What We Know We Don't Know: Empirical Software Engineering
This version of the talk was given at DDD Europe, 2024.
Technology is a multitrillion dollar industry, but we know almost nothing about how it’s best practiced. Empirical Software Engineering, or ESE, is the study of what works in software and why. Instead of trusting our instincts we collect data, run studies, and peer-review our results. This talk is all about how we empirically find the facts in software and some of the challenges we face, concluding with a guide on how to find existing research and an overview on some things we’ve learned about DDD.
Slides are here.
Sources
I referenced a bunch of papers in my talk. These are links so you can read them yourself:
Intro
- Big Data is slower than laptops
Why we care
- Section references
Methods
- Controlled Trials
Comparing syntax highlightings and their effects on code comprehension
- Natural Experiments
- Natural Experiments Gone Rogue
A Large Scale Study of Programming Languages and Code Quality in Github (original faulty study)
On the Impact of Programming Languages on Code Quality (replication study)
- Observational Studies
Fixing Faults in C and Java Source Code: Abbreviated vs.
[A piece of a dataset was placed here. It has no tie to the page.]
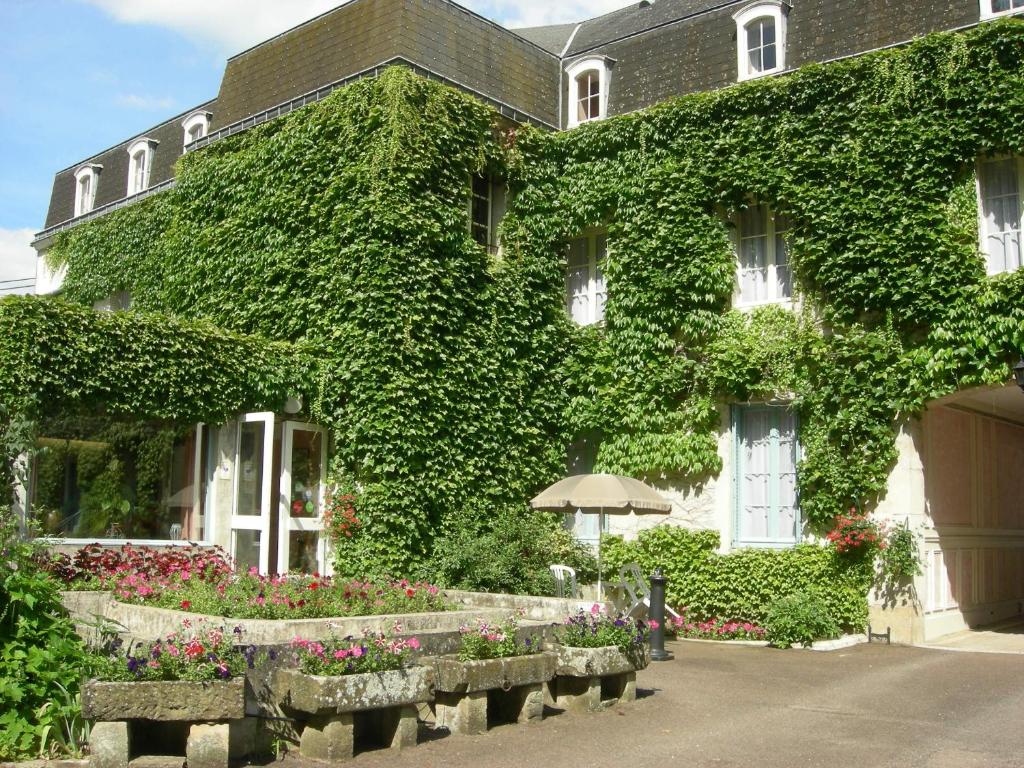 a building covered in ivy with benches in front of it at Cit&#39;Hotel Avallon Vauban in Avallon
Full-Word Identifier Names (preprint)
DDD
- Survey Paper
- Interesting Papers
Design, Monitoring, and Testing of Microservices Systems: The Practitioners’ Perspective
Refactoring with domain-driven design in an industrial context
Note that there are other interesting papers in the survey paper, these are just the ones I brought up in the talk.
Additional Sources
- Recommended Reading
- Free research
Questions
What does science say about DDD as a whole? Is it good or bad?
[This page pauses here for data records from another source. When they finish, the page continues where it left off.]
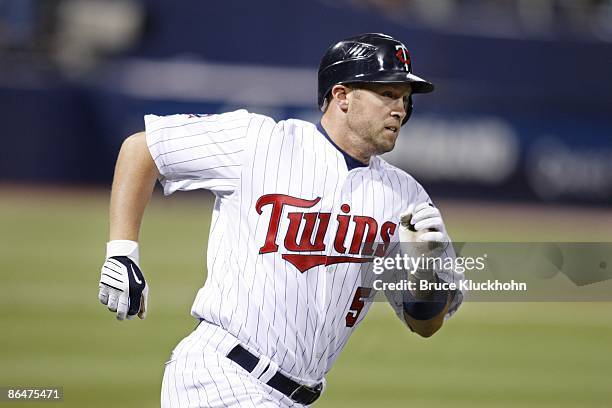 Michael Cuddyer of the Minnesota Twins runs to first on a double against the Los Angeles Angels in the third inning at the Metrodome on April 17,...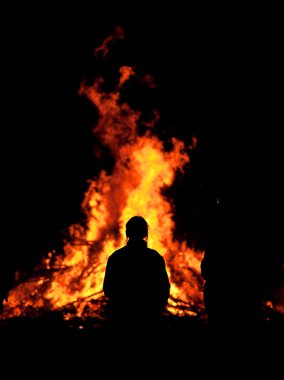 şenlik ateşi önünde genç bir kadın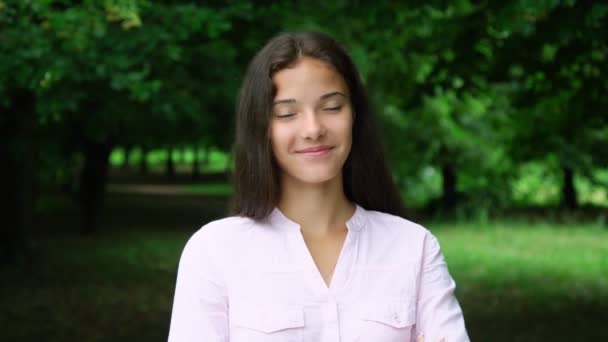 Morena sonriente en blusa blanca posa y fija el pelo largo — Vídeo de stock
This isn’t a question science can answer. It’s kind of like asking “is competition good”: the scope is simply too vast and the criteria too ambiguous to have a meaningful answer.
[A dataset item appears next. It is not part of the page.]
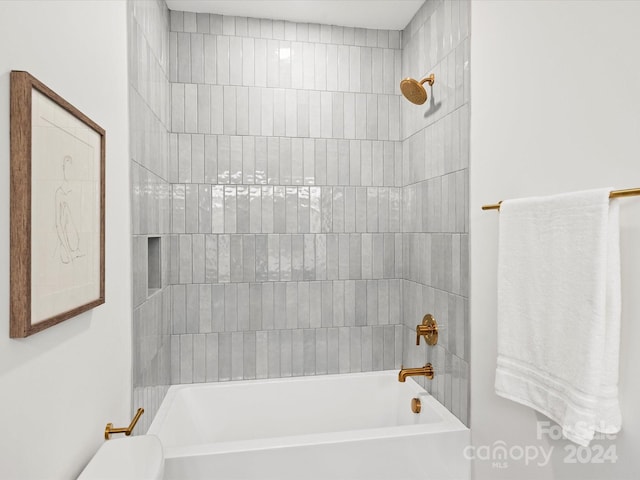 bathroom with tiled shower / bath combo and toilet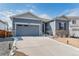 Charming single-story home with a gray siding, stone accents, and attached two-car garage at 6664 Merrimack Dr, Castle Pines, CO 80108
Instead, we have to look at the specific things people do as part of DDD, and the specific ways it affects their projects. Do microservice architects applying bounded contexts create more services than ones who don’t use any part of DDD? Do domains modeled with event storming “look different” than domains that don’t use it? What are the most common unique issues in systems that use CQRS?
Are there any studies on how to teach “thinking in abstractions”?
Off the top of my head, the first place I’d look is at Shriram Krishnamurthi’s corpus. His group focuses on how we can teach abstraction better and has developed a lot of interesting tools exploring this.
Does it even make sense to study “which languages are more error-prone?” Maybe different languages attract different types of people, and that’s what matters.
In his video debunking the original paper, Jan Vitek agrees that this is a fundamental issue with the original paper, but he focused the replication on the methodological errors because those are easier to conclusively prove. See my writeup for more details.
How long is it usually between software developers adopting a new technique and scientists studying it?
No idea, sorry.